Each Jiva Volume comprises of a Controller (or Target) and a set of Replicas. Both Controller and Replica functionalities are provided by the same binary and hence the same docker image. Jiva simulates a block device which is exposed via an iSCSI target implementation(gotgt - part of the Controller). This block device is discovered and mounted remotely on the host where the application pod is running. The Jiva Controller parallelly replicates the incoming IOs to its replicas. The Replica, in turn, writes these IOs to a sparse file.
The following content is modified with some architectural change as compared to Rancher's LongHorn documentation.
Replica Operations of Jiva
Jiva replicas are built using Linux sparse files, which support thin provisioning. Jiva does not maintain additional metadata to indicate which blocks are used. The block size is 4K. When a replica gets added to the controller, it creates an auto-generated snapshot(differencing disk). As the number of snapshots grows, the differencing disk chain could get quite long. To improve read performance, Jiva, therefore, maintains a read index table that records which differencing disk holds valid data for each 4K block.
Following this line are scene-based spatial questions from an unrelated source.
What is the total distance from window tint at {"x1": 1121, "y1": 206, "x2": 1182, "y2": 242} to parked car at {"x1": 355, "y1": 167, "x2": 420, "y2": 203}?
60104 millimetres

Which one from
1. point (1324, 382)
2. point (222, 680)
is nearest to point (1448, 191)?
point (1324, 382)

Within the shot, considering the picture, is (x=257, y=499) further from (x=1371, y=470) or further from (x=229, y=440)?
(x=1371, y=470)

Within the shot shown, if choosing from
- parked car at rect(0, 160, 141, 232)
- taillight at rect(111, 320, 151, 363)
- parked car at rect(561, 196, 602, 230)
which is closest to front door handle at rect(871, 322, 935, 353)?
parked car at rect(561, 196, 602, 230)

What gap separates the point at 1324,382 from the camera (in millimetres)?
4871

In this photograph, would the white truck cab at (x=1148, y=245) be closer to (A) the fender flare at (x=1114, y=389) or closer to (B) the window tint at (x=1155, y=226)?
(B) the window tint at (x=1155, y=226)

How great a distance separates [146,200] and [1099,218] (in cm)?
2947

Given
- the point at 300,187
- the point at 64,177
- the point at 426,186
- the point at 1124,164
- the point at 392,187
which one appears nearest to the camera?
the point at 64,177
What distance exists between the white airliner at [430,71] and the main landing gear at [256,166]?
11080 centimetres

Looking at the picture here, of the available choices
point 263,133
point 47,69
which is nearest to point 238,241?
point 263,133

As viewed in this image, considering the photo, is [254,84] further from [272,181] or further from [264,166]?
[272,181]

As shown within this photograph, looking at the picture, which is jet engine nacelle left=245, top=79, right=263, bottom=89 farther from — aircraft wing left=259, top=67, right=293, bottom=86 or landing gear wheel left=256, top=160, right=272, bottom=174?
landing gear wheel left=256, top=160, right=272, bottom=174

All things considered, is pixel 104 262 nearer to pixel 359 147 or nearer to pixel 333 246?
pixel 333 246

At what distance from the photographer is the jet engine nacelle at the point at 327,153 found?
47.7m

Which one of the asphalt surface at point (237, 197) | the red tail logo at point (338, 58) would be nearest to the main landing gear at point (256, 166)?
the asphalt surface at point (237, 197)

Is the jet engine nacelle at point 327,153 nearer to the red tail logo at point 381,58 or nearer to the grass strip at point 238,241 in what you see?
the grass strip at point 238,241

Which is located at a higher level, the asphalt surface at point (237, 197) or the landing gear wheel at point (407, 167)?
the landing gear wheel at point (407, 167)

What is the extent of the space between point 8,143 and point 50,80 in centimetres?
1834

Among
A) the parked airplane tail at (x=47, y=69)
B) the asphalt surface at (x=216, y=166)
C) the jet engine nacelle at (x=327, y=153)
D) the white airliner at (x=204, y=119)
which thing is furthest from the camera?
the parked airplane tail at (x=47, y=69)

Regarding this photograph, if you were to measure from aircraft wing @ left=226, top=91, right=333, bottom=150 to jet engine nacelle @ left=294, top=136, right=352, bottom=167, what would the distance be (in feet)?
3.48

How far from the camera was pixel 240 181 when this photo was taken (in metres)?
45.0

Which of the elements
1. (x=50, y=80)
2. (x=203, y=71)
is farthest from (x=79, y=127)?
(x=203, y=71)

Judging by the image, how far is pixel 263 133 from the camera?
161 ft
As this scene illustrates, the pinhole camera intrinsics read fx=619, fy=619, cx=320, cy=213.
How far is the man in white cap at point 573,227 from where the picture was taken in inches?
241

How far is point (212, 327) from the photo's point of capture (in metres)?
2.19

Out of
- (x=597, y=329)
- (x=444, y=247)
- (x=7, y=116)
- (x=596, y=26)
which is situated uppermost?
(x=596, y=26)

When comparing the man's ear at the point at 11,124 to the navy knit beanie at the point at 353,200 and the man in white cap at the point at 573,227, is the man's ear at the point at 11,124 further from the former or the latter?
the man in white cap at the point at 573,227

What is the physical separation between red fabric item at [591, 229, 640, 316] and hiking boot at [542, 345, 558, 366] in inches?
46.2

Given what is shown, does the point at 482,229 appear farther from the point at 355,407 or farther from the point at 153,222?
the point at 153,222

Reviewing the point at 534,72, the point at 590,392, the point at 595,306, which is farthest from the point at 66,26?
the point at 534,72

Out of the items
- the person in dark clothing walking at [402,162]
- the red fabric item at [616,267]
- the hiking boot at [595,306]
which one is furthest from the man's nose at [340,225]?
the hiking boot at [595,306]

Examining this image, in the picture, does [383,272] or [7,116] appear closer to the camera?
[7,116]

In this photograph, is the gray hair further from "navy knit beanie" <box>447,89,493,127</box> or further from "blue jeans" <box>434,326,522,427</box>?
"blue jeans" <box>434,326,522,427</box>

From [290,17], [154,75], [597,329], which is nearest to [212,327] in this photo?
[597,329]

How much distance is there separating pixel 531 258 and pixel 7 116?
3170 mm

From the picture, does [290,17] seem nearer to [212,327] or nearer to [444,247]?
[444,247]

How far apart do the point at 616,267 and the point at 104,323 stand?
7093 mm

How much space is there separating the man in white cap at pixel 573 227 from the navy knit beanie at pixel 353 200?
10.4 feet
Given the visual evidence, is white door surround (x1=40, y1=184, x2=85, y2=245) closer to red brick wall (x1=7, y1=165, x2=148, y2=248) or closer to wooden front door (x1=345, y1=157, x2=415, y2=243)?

In the following figure, the volume has eight blocks. The read index table has eight entries and is filled up lazily as read operation takes place. A write operation writes the data on the latest file(head), deletes(fallocate) the corresponding block from the older snapshots(or differencing disks) and updates the index in the table, which now points to the live data.
The read index table is kept in memory and consumes two bytes for each 4K block. A maximum of 512 auto-generated snapshots can be created for each volume. The read index table consumes a certain amount of in-memory space for each replica. A 1TB volume, for example, consumes 512MB of in-memory space.
The Jiva volume controller is responsible for initiating and coordinating the process of syncing the replicas. Once a replica comes up, it tries to get added to controller and controller will mark it as WO(Write Only). Then the replica initiates the rebuilding process from other healthy replicas. After the sync is completed, the volume controller sets the new replica to RW (read-write) mode.
When the controller detects failures in one of its replicas, it marks the replica as being in an error state and the rebuilding process is triggered.
Note: If REPLICATION_FACTOR is still met even after a replica is marked faulty, the controller will continue to serve R/W IOs. Else, it will wait for satisfying REPLICATION_FACTOR((n/2)+1; where n is the number of replicas).